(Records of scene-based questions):
++++++++++++++++++++
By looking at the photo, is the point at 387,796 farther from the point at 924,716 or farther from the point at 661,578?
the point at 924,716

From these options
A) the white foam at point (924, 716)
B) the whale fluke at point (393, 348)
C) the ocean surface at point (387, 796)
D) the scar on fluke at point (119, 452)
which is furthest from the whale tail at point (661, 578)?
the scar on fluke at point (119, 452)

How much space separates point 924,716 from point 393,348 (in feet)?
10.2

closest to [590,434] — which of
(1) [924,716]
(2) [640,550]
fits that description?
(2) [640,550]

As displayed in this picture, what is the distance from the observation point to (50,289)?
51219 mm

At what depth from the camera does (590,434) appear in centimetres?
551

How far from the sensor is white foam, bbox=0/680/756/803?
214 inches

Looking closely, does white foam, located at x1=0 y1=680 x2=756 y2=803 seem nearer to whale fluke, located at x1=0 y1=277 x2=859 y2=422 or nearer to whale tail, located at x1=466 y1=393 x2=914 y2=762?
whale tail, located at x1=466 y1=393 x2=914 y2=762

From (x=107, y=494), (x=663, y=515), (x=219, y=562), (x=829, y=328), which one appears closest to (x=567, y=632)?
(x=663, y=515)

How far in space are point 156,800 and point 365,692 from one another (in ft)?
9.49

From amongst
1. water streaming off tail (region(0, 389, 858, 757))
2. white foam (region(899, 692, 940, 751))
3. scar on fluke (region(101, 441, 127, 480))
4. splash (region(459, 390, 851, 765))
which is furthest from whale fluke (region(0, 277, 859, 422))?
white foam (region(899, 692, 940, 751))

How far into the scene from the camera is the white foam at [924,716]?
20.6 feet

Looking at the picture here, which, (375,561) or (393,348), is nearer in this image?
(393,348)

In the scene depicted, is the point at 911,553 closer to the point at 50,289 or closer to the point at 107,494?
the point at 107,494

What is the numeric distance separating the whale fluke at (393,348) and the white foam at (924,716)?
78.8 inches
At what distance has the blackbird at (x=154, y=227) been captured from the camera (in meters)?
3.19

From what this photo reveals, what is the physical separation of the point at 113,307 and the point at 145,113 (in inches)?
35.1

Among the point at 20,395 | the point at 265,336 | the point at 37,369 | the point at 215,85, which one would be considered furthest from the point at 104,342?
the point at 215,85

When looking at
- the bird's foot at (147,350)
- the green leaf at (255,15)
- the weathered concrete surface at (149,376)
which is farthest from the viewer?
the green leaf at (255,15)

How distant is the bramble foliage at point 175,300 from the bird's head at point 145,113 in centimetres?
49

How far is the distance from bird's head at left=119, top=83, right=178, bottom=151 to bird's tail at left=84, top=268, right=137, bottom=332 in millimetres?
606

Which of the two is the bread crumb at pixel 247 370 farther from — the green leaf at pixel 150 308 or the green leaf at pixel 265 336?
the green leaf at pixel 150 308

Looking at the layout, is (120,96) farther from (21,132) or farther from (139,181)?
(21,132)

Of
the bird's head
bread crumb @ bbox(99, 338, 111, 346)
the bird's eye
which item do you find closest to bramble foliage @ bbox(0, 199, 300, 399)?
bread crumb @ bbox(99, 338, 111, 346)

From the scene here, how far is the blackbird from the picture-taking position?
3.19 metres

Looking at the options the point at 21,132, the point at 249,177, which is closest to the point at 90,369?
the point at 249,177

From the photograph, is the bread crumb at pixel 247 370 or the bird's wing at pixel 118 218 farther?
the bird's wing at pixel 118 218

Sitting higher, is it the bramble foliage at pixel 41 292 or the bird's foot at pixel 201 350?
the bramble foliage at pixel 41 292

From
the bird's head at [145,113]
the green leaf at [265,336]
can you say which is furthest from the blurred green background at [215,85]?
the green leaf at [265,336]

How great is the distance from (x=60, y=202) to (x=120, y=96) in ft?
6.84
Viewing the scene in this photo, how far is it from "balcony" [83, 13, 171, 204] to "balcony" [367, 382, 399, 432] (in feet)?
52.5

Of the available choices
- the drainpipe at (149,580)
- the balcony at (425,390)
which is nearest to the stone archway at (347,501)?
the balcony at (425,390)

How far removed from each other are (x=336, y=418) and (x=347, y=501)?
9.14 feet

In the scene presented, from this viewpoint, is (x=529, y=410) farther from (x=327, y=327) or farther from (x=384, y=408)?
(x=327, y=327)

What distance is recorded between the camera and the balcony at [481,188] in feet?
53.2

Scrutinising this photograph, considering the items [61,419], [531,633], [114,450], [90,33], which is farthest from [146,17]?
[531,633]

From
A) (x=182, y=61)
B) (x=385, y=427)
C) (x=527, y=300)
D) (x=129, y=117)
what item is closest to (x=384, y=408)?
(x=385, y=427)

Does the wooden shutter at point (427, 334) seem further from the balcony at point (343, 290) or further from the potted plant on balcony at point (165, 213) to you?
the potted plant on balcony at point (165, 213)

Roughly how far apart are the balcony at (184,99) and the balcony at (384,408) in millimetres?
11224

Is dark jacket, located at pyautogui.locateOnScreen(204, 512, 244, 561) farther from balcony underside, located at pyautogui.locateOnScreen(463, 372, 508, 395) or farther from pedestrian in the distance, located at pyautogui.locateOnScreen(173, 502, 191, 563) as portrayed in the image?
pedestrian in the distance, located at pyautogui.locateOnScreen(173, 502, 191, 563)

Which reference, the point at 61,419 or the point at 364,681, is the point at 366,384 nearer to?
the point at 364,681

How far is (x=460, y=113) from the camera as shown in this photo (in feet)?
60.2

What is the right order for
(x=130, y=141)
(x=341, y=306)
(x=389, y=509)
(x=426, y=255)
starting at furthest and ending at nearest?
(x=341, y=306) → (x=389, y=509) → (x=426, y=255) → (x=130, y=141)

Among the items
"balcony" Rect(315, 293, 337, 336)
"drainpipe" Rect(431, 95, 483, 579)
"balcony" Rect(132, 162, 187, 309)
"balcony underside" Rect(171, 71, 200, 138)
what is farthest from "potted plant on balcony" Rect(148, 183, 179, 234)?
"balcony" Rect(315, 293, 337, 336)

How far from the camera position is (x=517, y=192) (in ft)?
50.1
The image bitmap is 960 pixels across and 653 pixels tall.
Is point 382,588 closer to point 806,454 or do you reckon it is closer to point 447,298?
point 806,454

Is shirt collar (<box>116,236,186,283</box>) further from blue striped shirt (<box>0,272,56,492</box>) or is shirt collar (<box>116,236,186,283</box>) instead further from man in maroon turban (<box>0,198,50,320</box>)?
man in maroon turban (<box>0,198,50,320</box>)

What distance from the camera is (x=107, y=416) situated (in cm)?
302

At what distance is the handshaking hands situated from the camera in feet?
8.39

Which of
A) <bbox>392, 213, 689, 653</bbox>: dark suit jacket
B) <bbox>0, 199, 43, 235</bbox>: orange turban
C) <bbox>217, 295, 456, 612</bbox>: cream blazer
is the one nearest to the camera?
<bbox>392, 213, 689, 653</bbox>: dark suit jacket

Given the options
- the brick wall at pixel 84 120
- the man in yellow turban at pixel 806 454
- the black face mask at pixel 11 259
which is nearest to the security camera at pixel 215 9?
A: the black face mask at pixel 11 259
++++++++++++++++++++
(WHAT IS NEEDED):
Return the line that contains "Among the items" along with every line after it through the end of the entries, exactly, adding nothing.

(THE REPLY):
Among the items
"balcony" Rect(315, 293, 337, 336)
"drainpipe" Rect(431, 95, 483, 579)
"balcony" Rect(132, 162, 187, 309)
"balcony underside" Rect(171, 71, 200, 138)
what is farthest from "potted plant on balcony" Rect(148, 183, 179, 234)?
"balcony" Rect(315, 293, 337, 336)

How far from the camera position is (x=517, y=192) (in ft)?
50.1
The image bitmap is 960 pixels across and 653 pixels tall.
Is point 382,588 closer to point 806,454 or do you reckon it is closer to point 447,298?
point 806,454

Is shirt collar (<box>116,236,186,283</box>) further from blue striped shirt (<box>0,272,56,492</box>) or is shirt collar (<box>116,236,186,283</box>) instead further from man in maroon turban (<box>0,198,50,320</box>)?
man in maroon turban (<box>0,198,50,320</box>)

What distance from the camera is (x=107, y=416) situated (in cm)?
302

At what distance is the handshaking hands situated from the camera in feet?
8.39

Which of
A) <bbox>392, 213, 689, 653</bbox>: dark suit jacket
B) <bbox>0, 199, 43, 235</bbox>: orange turban
C) <bbox>217, 295, 456, 612</bbox>: cream blazer
is the one nearest to the camera?
<bbox>392, 213, 689, 653</bbox>: dark suit jacket

Given the options
- the brick wall at pixel 84 120
- the man in yellow turban at pixel 806 454
- the black face mask at pixel 11 259
which is nearest to the security camera at pixel 215 9?
A: the black face mask at pixel 11 259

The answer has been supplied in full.